De existir una cláusula que prevea dicha posibilidad, habrá que estar sin más a lo pactado en el contrato, siendo habitual que el mismo contenga una estipulación mediante la que se fija el pago de una determinada cantidad de dinero por parte de quien no desea continuar con el arrendamiento a aquel otro que si hubiese continuado el mismo.

En cambio, en aquellos casos en los cuales no se ha establecido nada respecto a la rescisión unilateral del contrato de alquiler de local por una de las partes, podrá la otra optar por exigir que se cumpla el mismo íntegramente o bien podrá solicitar la finalización del contrato con el resarcimiento de daños y el abono de intereses.

Así, el Tribunal Supremo entiende que en aquellos casos en que el arrendador opta por aceptar la rescisión del contrato solicitando una indemnización, esta debe ser moderada por los tribunales, siendo habitual que se establezca el pago de una mensualidad de renta por cada año que reste por cumplir.

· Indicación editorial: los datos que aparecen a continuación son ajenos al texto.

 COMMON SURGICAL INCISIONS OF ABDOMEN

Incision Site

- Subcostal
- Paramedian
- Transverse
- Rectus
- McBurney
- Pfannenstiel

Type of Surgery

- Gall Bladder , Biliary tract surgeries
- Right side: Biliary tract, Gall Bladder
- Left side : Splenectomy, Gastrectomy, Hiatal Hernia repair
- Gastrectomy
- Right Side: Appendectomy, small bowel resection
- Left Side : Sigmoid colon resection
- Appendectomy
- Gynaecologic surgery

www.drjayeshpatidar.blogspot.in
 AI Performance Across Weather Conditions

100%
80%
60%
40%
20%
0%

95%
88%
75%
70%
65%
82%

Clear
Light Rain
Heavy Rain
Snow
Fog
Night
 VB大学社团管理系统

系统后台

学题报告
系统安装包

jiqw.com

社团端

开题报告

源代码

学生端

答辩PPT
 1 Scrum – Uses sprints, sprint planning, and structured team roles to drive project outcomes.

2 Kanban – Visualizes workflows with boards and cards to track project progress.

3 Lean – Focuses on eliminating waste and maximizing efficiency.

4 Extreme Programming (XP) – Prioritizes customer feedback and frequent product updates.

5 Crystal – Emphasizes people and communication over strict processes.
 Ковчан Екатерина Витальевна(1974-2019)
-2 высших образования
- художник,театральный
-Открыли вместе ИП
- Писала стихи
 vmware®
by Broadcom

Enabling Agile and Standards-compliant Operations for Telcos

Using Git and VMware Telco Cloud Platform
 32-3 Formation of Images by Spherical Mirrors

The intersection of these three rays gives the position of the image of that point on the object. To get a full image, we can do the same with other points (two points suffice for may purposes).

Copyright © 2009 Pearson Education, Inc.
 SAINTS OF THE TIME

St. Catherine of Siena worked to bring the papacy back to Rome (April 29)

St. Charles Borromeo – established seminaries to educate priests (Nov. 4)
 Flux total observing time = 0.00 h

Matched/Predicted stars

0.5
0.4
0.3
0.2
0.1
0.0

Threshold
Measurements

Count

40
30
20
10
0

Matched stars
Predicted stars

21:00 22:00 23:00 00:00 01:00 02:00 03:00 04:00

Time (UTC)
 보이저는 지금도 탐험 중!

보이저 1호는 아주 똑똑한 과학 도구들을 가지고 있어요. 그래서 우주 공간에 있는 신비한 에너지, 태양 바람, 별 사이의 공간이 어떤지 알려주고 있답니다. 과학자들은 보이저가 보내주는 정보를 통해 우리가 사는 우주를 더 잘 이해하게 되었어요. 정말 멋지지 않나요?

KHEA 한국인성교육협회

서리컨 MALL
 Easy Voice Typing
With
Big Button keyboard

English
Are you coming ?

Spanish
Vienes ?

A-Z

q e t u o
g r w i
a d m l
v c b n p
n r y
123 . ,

En cambio, y para el caso en que el arrendador no acepte la rescisión y solicite el cumplimiento íntegro del contrato, el Tribunal Supremo en recientes Sentencias de 16 de mayo y 3 de octubre de 2017 declara que, en tanto en cuanto el arrendador haya cumplido con lo pactado, no procede moderación en la indemnización de daños y perjuicios, pues lo solicitado no es una indemnización sino el pago de las rentas adeudadas, debiendo el inquilino abonar todas y cada una de las rentas pendientes hasta la finalización del contrato.

Así pues, y teniendo en cuenta la habitualidad de estos supuestos, lo más conveniente es estipular con toda claridad en el contrato de alquiler las consecuencias que tendría el “desvincularse” de manera unilateral del mismo antes del tiempo establecido, so pena de tener que iniciar acciones legales tendentes a solicitar la rescisión del contrato con sus respectivos daños y perjuicios, o bien el cumplimiento íntegro junto con el pago de las rentas debidas.